Eye Small-Cap Dividend ETF OUSM as Inflation Cools

Entering 2023, both rising rates and recession loomed over the U.S. economy. However, inflation took the crown as the principal concern, and rightly so. While inflation remains an issue, a soft landing and a higher-for-longer rate regime stand out as likely trends moving forward. Those combined factors may set the stage for a small-cap dividend ETF like OUSM to perform in the months ahead.

Why small-caps now? In a soft landing environment in which the U.S. economy mostly avoids the worst possible outcomes feared entering this year, small-cap upside can appeal. Investors often want to get in at the sweet spot where smaller firms see significant growth and offer those investors strong returns. What’s more, in a year in which the S&P 500 has relied heavily on just a few firms, avoiding more top-heavy firms that could overheat may also appeal.

See more: “Get Historically Cheap Quality Small-Caps in OUSM

All that said, small-caps have their own risks. Many current small-cap firms will have to refinance into the current, much higher rate regime. With so many built to rely on long-term future revenues, that poses an issue. However, with a small-cap dividend ETF approach, investors can identify the small-caps with a durable outlook. Those firms, then, would find themselves well positioned should the Fed cut rates next year after further inflation cooling.

The Merits of a Small-Cap Dividend ETF

Overall, those factors point to an ETF like OUSM, the ALPS O’Shares US Small-Cap Quality Dividend ETF. OUSM has returned 10.7%, outperforming the ETF database category and FactSet segment averages. The ETF tracks the O’Shares US Small-Cap Quality Dividend Index and has added $141 million in YTD inflows, per LOGICLY.
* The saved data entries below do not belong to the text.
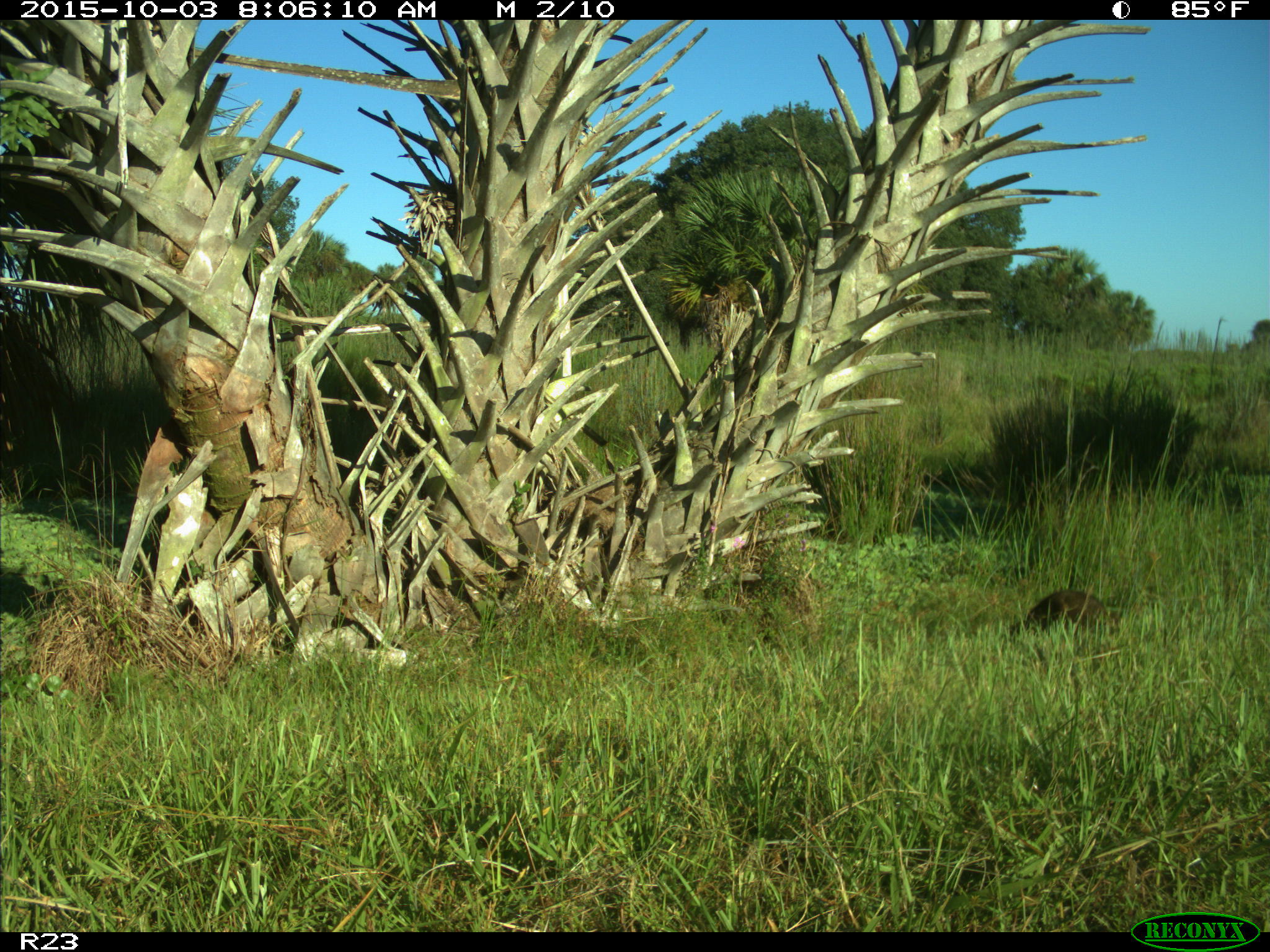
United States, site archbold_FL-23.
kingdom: Animalia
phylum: Chordata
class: Mammalia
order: Carnivora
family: Procyonidae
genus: Procyon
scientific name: Procyon lotor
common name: common raccoon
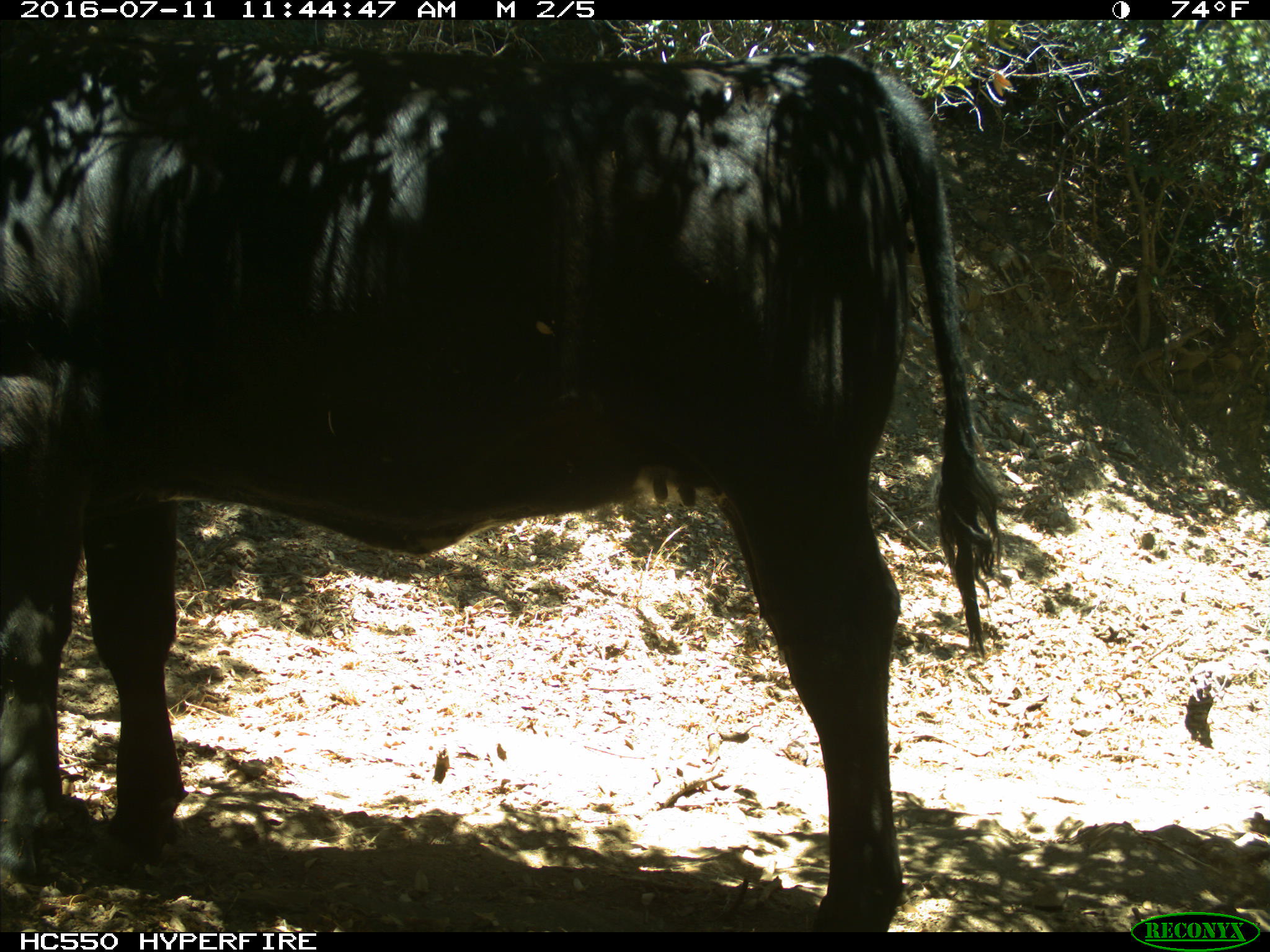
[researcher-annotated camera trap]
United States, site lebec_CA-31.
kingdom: Animalia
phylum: Chordata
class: Mammalia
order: Artiodactyla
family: Bovidae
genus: Bos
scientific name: Bos taurus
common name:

OUSM takes the S-Network US Equity Mid/Small-Cap 2500 Index and reweights it for quality, low volatility, dividend yield, and dividend quality. It considers factors like ROA and EBITDA, five-year weekly volatility, 12-month trailing dividend yield, and more. Taken together, it holds about 200 firms with a 22% sector cap. Charging 48 basis points, OUSM could be one ETF to watch if a soft landing hits. In such a scenario, a small-cap dividend ETF offers small-cap potential boosted by quality and dividend screens.